War on words
In Politics and the English Language Orwell drills home the idea that sloppy language in the media leads to sloppy thinking about the world around us. The more emptily we use words like "Democratic" and "free thinking", to simply signify 'good' or to give a sign of our approval, the less we think. So long as a bombing was a democratic one, performed in the name of freedom, it's no longer a mindless massacre. It becomes 'collateral damage', a nice sugar coating for our poison pill.
The most recent version of this language slip as seen in the media is the expression 'War on...' to signal something we don't like. We don't try to hunt down terrorists and restrict access at our borders. We wage a 'War on Terror'. We don't hunt down petty drug thieves and lock them into prisons. We wage a 'War on drugs'. The meaning of the word 'War' - a violent conflict between two groups of people - is completely lost. The signifier has spun out of control. It now means 'a thing we disapprove of'. This article from the Guardian Weekly uses the expression in quotations in the same vein:
Oleksandr Antipov, 52, is recovering in hospital after having his fingers amputated. "We've lost this war with the cold," he said. His wife was also injured when they tried to fix a boiler in their home at the height of the cold spell.

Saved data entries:
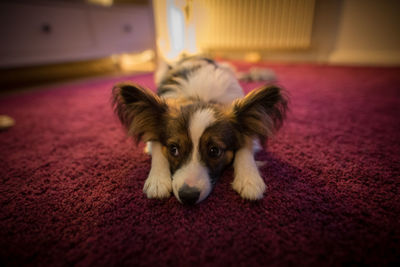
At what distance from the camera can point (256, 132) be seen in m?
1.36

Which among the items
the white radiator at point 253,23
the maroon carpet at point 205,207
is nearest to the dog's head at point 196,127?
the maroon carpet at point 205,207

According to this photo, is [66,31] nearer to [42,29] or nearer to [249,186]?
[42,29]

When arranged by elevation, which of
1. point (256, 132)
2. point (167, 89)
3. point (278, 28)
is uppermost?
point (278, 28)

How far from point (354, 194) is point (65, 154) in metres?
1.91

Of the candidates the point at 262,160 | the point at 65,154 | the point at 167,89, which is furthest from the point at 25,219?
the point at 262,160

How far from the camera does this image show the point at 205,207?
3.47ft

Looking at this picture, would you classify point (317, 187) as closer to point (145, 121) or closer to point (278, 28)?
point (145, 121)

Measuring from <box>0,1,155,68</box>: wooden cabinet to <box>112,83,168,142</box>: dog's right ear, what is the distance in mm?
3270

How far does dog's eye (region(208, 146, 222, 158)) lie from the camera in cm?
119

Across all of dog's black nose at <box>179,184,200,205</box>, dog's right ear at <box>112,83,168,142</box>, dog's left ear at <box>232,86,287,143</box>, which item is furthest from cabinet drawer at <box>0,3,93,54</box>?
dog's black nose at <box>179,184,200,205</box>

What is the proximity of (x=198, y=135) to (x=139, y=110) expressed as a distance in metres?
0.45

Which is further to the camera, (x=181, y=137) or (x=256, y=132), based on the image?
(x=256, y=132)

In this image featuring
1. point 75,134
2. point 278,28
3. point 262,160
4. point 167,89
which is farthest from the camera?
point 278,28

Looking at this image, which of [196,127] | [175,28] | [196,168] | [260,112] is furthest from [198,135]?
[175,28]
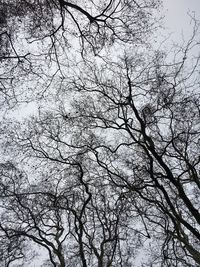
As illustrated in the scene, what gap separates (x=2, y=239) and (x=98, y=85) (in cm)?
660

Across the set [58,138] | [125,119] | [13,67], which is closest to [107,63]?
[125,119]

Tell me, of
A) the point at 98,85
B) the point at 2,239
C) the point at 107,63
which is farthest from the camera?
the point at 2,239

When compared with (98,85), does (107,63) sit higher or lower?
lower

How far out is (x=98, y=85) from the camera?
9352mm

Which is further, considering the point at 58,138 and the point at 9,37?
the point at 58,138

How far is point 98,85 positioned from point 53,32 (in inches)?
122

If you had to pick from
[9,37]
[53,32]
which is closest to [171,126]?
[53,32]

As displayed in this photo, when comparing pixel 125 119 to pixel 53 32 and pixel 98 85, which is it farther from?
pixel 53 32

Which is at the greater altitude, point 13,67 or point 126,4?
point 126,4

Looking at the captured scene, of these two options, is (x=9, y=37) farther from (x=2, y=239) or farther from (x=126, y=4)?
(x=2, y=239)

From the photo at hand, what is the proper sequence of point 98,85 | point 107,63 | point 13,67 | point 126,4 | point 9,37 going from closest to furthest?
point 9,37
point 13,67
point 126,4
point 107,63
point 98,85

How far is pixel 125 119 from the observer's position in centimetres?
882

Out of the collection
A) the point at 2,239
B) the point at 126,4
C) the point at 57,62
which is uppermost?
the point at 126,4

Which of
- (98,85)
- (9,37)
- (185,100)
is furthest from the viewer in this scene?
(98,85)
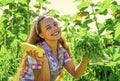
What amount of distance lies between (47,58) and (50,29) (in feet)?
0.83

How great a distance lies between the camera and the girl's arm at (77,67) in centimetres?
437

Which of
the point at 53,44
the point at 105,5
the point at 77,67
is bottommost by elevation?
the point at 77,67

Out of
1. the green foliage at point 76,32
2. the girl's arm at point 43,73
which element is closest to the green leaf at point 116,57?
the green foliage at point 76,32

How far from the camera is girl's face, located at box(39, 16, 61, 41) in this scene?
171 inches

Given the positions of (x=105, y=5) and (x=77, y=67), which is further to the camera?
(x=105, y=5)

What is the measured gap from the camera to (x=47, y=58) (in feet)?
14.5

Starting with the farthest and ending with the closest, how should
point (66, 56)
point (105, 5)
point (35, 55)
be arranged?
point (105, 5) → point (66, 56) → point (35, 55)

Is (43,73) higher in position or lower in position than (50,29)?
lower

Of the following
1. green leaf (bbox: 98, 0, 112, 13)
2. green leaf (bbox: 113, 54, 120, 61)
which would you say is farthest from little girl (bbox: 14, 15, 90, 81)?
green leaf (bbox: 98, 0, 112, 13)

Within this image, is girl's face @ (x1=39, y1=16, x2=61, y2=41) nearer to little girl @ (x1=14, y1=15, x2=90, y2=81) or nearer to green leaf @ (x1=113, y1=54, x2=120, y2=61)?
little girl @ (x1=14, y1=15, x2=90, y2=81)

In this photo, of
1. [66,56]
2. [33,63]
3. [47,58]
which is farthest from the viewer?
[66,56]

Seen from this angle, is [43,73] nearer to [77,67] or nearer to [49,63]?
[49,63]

---

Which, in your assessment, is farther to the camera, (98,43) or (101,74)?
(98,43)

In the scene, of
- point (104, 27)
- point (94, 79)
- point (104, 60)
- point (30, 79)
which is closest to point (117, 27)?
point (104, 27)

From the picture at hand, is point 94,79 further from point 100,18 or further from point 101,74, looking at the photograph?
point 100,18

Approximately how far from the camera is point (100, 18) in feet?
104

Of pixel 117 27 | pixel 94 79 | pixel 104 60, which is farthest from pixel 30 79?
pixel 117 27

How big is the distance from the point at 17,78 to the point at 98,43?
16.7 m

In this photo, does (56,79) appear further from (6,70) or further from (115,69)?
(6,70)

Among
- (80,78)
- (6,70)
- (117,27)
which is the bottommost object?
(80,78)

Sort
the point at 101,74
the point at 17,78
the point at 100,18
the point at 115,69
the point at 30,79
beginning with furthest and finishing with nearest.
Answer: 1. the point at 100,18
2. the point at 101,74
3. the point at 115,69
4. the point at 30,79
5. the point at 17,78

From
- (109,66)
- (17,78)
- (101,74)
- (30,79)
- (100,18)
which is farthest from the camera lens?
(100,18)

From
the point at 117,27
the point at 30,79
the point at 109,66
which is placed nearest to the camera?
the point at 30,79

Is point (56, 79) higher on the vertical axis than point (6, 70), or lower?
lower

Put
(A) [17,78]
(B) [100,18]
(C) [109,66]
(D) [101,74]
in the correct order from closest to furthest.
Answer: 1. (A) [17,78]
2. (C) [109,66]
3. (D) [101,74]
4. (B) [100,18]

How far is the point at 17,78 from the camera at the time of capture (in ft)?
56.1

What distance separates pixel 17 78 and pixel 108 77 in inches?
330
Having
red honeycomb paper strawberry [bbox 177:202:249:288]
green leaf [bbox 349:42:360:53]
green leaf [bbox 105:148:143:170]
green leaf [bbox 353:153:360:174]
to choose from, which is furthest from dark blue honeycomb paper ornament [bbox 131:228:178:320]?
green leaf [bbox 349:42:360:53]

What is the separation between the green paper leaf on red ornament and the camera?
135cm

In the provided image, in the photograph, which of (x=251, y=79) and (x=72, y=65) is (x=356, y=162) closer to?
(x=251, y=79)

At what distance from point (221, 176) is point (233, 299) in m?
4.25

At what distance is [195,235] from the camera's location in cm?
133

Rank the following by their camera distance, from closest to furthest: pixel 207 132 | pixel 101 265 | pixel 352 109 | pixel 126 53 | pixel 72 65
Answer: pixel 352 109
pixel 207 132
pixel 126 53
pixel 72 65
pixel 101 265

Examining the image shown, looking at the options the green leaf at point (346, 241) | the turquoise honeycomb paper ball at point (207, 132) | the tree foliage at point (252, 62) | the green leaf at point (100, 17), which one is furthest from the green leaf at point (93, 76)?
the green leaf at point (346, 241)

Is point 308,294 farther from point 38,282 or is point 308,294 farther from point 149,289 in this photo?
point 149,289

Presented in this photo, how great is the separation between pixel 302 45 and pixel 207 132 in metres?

What is needed: Rewrite the War on words text between "The most recent" and "the cold spell.", inclusive, substituting "jails" for "prisons".

Solution for this task:
The most recent version of this language slip as seen in the media is the expression 'War on...' to signal something we don't like. We don't try to hunt down terrorists and restrict access at our borders. We wage a 'War on Terror'. We don't hunt down petty drug thieves and lock them into jails. We wage a 'War on drugs'. The meaning of the word 'War' - a violent conflict between two groups of people - is completely lost. The signifier has spun out of control. It now means 'a thing we disapprove of'. This article from the Guardian Weekly uses the expression in quotations in the same vein:
Oleksandr Antipov, 52, is recovering in hospital after having his fingers amputated. "We've lost this war with the cold," he said. His wife was also injured when they tried to fix a boiler in their home at the height of the cold spell.